What is a grommet? Excellent question. Grommets are little circular eyelets with many, many useful purposes. In electrics, they are used to stop cables chaffing when they run through whatever they’re run through. In the NHS, they are tubes that are inserted into an eardrum as a way of treating and/or preventing glue ear.
In fashion, they are designed to prevent rubbing or tearing of the pierced material, say on a belt or on shoe buckles. But this autumn, they have taken on a new, non-functional aesthetic role as useless accoutrements, a bit like studs. Do you need them? Well, no, but that’s the point. Like studs, they follow a long tradition of souping-up garments – you know, making them bespoke. In the early 1970s, the Guardian ran an article that linked studs, grommets’ predecessor, to the tradition of pearly kings.

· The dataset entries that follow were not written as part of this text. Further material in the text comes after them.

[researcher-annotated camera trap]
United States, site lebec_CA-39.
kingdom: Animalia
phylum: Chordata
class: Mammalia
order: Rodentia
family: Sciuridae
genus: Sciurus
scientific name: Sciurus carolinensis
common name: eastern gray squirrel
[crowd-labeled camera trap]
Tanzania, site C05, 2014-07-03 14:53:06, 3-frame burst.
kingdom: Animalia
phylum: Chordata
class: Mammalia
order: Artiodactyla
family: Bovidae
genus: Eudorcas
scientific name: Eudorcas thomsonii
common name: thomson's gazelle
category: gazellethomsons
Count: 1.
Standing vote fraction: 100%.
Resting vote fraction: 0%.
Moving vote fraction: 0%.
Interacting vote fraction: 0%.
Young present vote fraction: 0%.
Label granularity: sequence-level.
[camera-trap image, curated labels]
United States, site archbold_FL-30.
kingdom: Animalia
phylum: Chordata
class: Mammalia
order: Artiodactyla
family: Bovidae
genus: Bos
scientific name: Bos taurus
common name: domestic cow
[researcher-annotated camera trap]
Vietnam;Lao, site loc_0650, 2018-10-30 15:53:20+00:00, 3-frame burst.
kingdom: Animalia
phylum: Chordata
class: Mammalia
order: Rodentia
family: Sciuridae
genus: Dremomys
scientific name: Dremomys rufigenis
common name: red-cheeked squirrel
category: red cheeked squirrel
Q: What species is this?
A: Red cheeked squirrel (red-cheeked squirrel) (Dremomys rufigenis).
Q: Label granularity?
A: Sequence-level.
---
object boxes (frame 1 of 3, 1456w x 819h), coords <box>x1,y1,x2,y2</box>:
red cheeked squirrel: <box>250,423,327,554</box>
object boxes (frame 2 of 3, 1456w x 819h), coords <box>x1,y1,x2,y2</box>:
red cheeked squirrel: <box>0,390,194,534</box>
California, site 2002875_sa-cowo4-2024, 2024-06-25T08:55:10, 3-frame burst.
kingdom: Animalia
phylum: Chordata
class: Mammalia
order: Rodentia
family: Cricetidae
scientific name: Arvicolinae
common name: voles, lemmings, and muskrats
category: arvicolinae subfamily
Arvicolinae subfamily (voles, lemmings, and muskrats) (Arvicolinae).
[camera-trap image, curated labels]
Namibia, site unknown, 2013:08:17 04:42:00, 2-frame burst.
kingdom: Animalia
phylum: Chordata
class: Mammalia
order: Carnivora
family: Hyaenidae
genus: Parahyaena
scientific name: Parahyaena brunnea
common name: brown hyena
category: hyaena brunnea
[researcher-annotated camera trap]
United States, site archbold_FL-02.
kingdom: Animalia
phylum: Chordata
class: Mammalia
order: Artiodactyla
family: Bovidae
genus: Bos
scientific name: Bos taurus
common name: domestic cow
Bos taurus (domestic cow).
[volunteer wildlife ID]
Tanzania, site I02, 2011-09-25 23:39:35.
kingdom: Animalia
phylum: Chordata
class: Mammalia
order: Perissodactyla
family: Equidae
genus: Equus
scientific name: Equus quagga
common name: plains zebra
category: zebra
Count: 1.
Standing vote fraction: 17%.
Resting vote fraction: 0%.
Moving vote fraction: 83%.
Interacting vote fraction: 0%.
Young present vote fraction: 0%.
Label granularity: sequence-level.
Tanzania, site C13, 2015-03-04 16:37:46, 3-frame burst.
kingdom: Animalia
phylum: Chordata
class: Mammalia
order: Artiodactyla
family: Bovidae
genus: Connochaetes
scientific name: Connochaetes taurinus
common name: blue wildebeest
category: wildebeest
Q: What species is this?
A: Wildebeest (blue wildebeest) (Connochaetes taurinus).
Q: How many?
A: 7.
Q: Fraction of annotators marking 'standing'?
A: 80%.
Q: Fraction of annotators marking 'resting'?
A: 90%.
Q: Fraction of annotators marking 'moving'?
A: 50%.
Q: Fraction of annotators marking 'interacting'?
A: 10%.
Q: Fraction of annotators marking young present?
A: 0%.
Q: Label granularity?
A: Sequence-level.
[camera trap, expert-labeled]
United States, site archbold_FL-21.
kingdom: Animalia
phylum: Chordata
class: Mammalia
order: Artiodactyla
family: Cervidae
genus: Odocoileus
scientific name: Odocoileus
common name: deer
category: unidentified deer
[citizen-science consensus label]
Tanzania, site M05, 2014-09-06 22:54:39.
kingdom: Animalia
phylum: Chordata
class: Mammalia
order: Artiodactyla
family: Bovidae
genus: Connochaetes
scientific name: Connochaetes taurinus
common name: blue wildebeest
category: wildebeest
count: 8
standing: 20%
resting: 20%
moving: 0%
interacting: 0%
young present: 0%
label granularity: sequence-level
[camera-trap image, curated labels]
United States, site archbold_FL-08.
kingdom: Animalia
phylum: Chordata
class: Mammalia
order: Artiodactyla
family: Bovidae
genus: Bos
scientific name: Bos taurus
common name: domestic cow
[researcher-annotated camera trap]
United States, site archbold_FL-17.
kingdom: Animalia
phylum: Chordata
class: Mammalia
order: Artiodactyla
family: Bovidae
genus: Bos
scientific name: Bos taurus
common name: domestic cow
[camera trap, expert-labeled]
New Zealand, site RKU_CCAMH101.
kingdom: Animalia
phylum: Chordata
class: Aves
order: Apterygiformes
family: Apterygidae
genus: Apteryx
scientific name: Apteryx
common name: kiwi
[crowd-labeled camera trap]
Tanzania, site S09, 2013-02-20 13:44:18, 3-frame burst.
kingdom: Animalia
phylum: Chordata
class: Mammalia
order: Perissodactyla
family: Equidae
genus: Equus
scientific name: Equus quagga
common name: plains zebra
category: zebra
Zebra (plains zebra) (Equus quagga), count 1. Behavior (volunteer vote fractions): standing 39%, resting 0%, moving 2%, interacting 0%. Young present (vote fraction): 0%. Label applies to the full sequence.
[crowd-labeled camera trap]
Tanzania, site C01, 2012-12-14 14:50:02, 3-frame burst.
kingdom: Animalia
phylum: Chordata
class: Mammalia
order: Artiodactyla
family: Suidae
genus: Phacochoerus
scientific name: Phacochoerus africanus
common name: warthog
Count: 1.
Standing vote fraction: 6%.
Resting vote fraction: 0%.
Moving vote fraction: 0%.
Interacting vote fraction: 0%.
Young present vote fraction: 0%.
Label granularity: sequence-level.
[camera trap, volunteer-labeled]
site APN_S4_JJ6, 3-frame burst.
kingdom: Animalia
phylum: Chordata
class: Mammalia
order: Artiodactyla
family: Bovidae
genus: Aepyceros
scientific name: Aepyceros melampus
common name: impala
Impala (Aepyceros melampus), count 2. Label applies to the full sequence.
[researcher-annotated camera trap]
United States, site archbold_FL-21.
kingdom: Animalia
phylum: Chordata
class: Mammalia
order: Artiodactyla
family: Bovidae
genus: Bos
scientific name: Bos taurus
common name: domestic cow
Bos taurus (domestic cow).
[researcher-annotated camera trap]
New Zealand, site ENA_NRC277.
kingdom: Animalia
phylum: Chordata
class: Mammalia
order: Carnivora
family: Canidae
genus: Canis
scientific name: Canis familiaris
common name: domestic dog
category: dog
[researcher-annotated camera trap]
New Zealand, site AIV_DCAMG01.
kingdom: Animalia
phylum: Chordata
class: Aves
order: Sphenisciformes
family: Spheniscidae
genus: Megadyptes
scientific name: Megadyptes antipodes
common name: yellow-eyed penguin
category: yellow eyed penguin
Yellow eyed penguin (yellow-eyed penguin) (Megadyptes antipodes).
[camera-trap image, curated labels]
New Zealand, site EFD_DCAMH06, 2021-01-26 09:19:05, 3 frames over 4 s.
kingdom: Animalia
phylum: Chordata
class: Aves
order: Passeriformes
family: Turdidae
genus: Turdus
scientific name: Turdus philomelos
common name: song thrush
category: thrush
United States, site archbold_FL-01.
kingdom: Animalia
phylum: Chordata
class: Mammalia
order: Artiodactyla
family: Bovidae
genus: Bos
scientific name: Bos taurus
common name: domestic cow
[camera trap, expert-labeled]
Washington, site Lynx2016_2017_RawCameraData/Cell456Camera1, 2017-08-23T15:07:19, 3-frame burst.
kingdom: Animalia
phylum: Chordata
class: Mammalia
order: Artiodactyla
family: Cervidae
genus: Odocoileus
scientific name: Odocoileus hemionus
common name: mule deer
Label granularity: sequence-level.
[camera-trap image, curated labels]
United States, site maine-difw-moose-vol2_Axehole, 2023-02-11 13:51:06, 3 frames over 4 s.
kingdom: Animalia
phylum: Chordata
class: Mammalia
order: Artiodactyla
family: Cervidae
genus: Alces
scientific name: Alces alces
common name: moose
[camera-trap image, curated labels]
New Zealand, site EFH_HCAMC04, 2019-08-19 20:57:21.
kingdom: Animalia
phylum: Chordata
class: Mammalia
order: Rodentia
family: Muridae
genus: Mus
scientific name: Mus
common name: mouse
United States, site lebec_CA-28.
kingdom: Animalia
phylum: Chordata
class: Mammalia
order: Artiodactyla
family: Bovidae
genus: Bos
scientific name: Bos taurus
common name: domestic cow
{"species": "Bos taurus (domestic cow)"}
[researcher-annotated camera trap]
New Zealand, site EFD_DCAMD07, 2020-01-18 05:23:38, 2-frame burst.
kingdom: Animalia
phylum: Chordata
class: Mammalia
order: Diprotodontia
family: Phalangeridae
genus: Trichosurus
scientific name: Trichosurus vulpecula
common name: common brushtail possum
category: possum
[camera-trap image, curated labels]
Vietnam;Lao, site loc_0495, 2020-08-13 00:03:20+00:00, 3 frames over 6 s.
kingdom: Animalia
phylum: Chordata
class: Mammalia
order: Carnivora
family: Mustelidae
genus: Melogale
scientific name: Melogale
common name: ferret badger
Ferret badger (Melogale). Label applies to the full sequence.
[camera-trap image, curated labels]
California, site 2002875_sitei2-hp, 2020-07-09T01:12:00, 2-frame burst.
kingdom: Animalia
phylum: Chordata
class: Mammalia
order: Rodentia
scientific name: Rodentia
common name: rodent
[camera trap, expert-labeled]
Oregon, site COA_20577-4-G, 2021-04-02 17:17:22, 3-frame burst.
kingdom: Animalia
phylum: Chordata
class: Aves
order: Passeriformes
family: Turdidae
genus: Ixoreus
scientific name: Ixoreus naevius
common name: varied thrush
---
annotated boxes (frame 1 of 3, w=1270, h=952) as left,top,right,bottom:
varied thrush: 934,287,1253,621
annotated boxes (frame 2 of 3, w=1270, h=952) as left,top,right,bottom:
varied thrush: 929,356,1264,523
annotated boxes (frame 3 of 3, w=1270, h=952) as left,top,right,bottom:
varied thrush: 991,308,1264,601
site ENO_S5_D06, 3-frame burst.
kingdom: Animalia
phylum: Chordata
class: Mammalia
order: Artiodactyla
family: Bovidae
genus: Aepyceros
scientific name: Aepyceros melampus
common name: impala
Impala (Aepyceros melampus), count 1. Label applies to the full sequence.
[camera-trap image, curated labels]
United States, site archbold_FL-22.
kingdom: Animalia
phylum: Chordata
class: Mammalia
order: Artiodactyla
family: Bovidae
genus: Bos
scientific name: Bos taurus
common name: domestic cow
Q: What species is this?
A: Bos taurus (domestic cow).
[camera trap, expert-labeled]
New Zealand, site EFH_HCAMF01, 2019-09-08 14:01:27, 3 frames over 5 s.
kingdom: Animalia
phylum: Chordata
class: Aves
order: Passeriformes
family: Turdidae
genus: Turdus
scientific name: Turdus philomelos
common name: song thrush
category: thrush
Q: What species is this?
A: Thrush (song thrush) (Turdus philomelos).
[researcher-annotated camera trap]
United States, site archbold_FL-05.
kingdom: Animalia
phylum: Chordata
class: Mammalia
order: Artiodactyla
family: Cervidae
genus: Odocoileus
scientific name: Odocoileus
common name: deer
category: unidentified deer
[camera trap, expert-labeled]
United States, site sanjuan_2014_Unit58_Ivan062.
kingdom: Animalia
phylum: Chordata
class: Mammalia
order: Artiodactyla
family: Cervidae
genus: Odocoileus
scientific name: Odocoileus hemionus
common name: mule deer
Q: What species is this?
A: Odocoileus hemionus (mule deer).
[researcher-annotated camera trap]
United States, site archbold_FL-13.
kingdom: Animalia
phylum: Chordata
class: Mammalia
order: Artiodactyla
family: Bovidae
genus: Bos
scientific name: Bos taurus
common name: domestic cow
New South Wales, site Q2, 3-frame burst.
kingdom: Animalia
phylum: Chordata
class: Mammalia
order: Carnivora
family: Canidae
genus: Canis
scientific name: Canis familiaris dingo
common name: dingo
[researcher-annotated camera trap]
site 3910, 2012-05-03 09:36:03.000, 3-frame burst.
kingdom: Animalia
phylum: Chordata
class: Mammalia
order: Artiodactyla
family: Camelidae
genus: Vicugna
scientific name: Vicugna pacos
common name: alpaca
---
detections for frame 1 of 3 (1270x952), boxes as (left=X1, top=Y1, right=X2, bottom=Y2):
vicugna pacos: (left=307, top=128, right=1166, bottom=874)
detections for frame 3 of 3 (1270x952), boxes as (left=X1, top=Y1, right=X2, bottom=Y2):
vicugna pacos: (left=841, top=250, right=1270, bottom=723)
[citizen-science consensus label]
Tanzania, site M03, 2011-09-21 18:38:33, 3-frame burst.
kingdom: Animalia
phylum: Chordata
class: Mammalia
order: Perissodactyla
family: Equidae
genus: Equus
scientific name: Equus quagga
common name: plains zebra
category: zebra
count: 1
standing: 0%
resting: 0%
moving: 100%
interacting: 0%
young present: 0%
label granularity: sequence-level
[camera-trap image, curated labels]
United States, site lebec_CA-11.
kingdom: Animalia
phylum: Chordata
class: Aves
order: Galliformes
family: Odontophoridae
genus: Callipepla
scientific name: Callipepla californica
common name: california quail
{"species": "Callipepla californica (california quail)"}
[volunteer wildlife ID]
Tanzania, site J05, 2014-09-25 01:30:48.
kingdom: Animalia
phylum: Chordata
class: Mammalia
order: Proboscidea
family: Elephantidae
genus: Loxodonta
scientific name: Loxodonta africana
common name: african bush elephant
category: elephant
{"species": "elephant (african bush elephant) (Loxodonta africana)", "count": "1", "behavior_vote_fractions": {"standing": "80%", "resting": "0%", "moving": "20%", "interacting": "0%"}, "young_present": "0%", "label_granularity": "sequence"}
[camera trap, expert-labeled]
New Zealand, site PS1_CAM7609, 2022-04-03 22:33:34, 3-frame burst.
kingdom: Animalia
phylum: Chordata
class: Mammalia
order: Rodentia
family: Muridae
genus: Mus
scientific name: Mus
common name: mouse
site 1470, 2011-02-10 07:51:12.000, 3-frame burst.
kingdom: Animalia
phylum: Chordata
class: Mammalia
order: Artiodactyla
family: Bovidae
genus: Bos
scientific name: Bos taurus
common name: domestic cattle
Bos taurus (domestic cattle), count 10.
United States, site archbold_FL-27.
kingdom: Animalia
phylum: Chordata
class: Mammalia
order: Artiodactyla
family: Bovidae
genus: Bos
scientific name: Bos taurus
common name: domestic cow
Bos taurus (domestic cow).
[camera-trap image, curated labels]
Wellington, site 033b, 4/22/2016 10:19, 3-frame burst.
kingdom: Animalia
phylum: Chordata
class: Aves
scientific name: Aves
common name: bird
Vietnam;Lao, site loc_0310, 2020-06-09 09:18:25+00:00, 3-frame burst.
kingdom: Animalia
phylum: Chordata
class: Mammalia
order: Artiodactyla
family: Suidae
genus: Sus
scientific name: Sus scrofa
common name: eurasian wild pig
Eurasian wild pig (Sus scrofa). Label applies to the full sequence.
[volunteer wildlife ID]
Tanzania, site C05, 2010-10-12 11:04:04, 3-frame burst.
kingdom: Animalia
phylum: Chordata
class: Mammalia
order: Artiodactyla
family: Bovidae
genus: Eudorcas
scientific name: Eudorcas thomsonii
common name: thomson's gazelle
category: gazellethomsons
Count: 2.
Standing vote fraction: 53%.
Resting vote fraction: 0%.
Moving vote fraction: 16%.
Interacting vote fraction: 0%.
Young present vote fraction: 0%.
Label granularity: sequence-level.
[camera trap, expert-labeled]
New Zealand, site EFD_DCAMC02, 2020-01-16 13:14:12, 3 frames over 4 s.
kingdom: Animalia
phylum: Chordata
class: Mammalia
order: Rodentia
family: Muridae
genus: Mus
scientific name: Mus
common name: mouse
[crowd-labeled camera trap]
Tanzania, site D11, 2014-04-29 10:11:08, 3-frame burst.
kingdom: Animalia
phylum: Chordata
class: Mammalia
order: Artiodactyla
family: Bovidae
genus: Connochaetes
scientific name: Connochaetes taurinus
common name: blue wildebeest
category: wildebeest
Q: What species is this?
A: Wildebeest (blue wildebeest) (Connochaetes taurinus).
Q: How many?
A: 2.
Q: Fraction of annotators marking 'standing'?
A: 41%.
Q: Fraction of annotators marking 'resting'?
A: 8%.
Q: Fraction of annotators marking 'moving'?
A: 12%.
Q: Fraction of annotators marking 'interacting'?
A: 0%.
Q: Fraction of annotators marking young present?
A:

Jacquemus zhushed up his comic, asymmetric-heavy collection with “self-belts” looped through giant grommets. Marc Jacobs turned them into giant lace-up belts that tied up like bodices. Sonia Rykiel ran them down her handbag straps. Anthony Vaccarello, meanwhile, treated them like studs, covering his miniskirts with them.
Fashion is pretty encouraging when it comes to indulging ourselves with things that serve no purpose. And while grommets won’t keep you warm, they do look nice. And, on occasion, keep your belt in check. That’s one way to prove your metal.